* start PASSAGE TO READ *

Anyone who wants to hunt moose or bighorn sheep in Montana knows just how hard it is to compete for such limited tags. Considering the .9 percent success rate for 2022 moose tags and the 1.4 percent rate for sheep, a successful 2023 draw for either species might feel too good to be true for any hunter.
Unfortunately for 55 sheep hunters and two moose hunters, it was too good to be true. On May 16, Montana Fish, Wildlife, and Parks staff discovered a human error that had thrown off the May 12 moose, sheep, goat, and bison drawing. Licensing staff incorrectly entered quotas into the draw system for four sheep units and three moose units. Sixty four more licenses were drawn for all seven units than the state had set quotas for, with a margin of error ranging from one to 35 extra tags per unit.

* end PASSAGE TO READ *
* start ENTRIES PROVIDED *

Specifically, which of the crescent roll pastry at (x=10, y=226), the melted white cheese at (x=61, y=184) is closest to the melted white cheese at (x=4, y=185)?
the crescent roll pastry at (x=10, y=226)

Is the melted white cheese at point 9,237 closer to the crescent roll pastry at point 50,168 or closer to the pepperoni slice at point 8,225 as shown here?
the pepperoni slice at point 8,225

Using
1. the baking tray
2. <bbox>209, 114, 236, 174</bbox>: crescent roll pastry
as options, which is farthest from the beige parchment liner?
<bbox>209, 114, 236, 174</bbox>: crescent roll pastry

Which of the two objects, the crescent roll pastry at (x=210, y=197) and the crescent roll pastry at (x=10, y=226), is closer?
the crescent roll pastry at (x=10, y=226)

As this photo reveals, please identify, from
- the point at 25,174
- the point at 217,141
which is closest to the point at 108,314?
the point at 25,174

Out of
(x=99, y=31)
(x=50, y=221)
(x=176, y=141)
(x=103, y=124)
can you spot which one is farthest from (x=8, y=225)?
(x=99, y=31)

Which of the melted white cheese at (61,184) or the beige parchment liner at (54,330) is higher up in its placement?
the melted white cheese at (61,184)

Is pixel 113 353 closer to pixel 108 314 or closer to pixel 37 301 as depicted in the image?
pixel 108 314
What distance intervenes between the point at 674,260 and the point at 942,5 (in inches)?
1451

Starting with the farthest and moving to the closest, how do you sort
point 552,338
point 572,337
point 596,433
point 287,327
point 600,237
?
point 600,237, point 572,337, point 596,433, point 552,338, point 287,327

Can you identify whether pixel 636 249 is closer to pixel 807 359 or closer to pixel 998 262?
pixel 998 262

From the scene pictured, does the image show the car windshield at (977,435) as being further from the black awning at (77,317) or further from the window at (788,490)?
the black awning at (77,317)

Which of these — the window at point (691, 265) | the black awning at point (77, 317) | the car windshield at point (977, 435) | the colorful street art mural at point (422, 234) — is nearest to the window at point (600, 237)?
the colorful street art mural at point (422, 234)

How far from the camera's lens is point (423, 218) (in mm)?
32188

* end ENTRIES PROVIDED *

**EXERCISE TASKS**
a) According to the passage on Montana's moose and sheep drawing, on what date did state staff discover the error?
b) Repeat the stretch of the Montana drawing passage from "Anyone who wants" through "for any hunter.".
c) Go on with the passage about Montana's moose and sheep drawing from the point where it stops.

**THE RESPONSES**
a) Montana Fish, Wildlife, and Parks staff discovered the error on May 16.

b)
Anyone who wants to hunt moose or bighorn sheep in Montana knows just how hard it is to compete for such limited tags. Considering the .9 percent success rate for 2022 moose tags and the 1.4 percent rate for sheep, a successful 2023 draw for either species might feel too good to be true for any hunter.

c)
The bighorn sheep errors are as follows:
- Unit 482-20: 15 tags available, 20 applicants drawn
- Unit 482-30: 5 tags available, 40 applicants drawn
- Unit 622-30: 10 tags available, 20 applicants drawn
- Unit 680-31: 30 tags available, 40 applicants drawn
The moose errors are as follows:
- Unit 270-50: 2 tags available, 3 applicants drawn
- Unit 332-00: 6 tags available, 8 applicants drawn
- Unit 341-50: 2 tags available, 3 applicants drawn
On Thursday FWP announced its decision to still award the five extra 482-20 tags, highly-coveted either-sex bighorn sheep tags, to the hunters who drew them, despite the error. Two lucky moose hunters also get to keep their tags; the two hunters who drew an erroneous tag in unit 270-50 and unit 341-50 will receive them, despite the original quota of two per unit, FWP Communication and Education Division administrator Greg Lemon tells Outdoor Life.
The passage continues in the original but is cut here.